**Brano selezionato:**

========

Andi Deris ha salvato la band in qualche modo al suo ingresso nel 1994, confermi?
Assolutamente. Oggi non staremmo a parlare degli Helloween in questi termini, Tra l’altro Deris è uno che non è entrato in punta di piedi nella band, ha capito da subito perfettamente la situazione, inoltre è uno con una personalità spiccata, molto intelligente, ha compreso che era l’occasione della sua vita. Man mano che son passati gli anni ha preso in mano le redini del gruppo, basta vedere che il numero di canzoni che scrive. Vedi anche la reunion, sulla carta poteva andargli a sfavore, confrontarsi sul palco con Michael Kiske, da una vita il suo “principale rivale”, invece aveva capito che così la band sarebbe diventata più grande facendo persino un passo indietro. Lo dico da fan totale di Kiske, ma al concerto di Milano Deris è stato strepitoso e ha vinto 3 a 0. Kiske ha pagato il fatto di non essere salito sul palco per circa 20 anni, è un po’ statico, impacciato, Deris invece è un istrione totale, capace di fare spettacolo e negli ultimi anni canta meglio dei primi anni in cui è arrivato. Ha cambiato impostazione vocale e oggi canta molto meglio anche i brani dell’era Kiske, direi che è inattaccabile. Che abbia salvato la band non c’è alcun dubbio.
Una grande famiglia anche con i Pink Cream 69 per certi versi.
Sì, alla fine sì, Kosta Zafirou (batterista Pink Cream 69, nda) che fa da manager agli Helloween, Dennis Ward (bassista dei PC69, nda) che fa da co-producer, insomma buona parte di loro per certi versi sono entrati a far parte della famiglia Helloween.
Altro sul libro che vuoi raccontarci?

========

**Record forniti:**
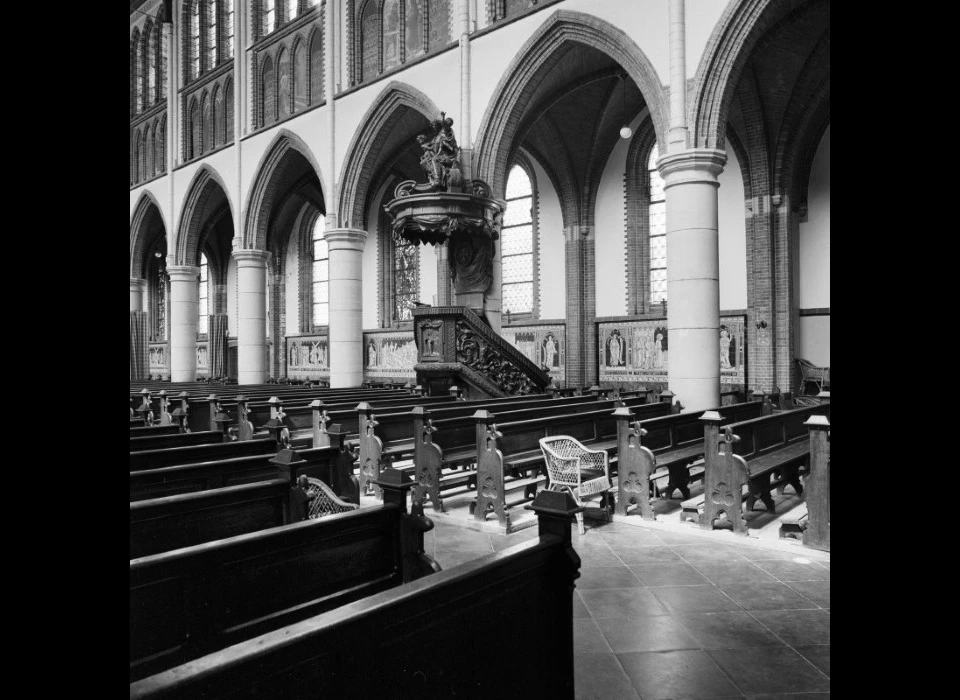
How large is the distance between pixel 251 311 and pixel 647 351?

========

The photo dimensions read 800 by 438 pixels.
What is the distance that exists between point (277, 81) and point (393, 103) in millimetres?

========

Secondo il brano selezionato, perché al concerto di Milano Kiske è stato inferiore a Deris? Rispondi in una-tre frasi. I record provengono da un'altra fonte.

**Risposta:**
Kiske ha pagato il fatto di non essere salito sul palco per circa 20 anni, per cui è apparso un po' statico e impacciato. Deris invece è un istrione totale, capace di fare spettacolo, e negli ultimi anni canta meglio che nei primi anni dopo il suo arrivo.